The output should consist solely of the line containing "Could street sign" and the lines that follow it through the end of the data below.

(Recorded data)
(begin)

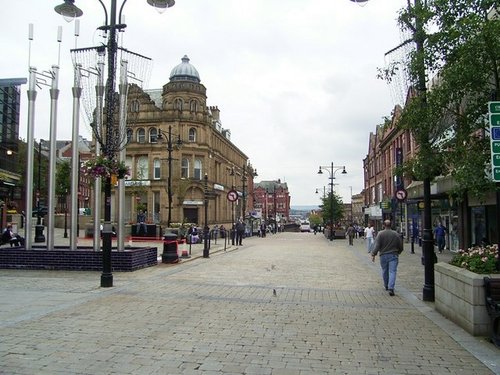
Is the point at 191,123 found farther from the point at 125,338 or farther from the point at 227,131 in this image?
the point at 125,338

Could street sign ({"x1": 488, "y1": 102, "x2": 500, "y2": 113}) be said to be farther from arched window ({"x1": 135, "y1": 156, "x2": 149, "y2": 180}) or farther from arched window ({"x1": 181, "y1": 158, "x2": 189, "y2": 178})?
arched window ({"x1": 181, "y1": 158, "x2": 189, "y2": 178})

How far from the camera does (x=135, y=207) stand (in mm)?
56375

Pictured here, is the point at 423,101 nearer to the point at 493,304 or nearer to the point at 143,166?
the point at 493,304

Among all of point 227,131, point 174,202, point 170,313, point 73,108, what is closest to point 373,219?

(end)

> **Reply**
Could street sign ({"x1": 488, "y1": 102, "x2": 500, "y2": 113}) be said to be farther from arched window ({"x1": 135, "y1": 156, "x2": 149, "y2": 180}) or farther from arched window ({"x1": 181, "y1": 158, "x2": 189, "y2": 178})?
arched window ({"x1": 181, "y1": 158, "x2": 189, "y2": 178})

How far from the camera does (x=135, y=207) stand (in mm)?
56375

Pictured here, is the point at 423,101 nearer to the point at 493,304 or nearer to the point at 143,166?
the point at 493,304

Among all of point 227,131, point 174,202, point 170,313, point 73,108, what is closest to point 373,219?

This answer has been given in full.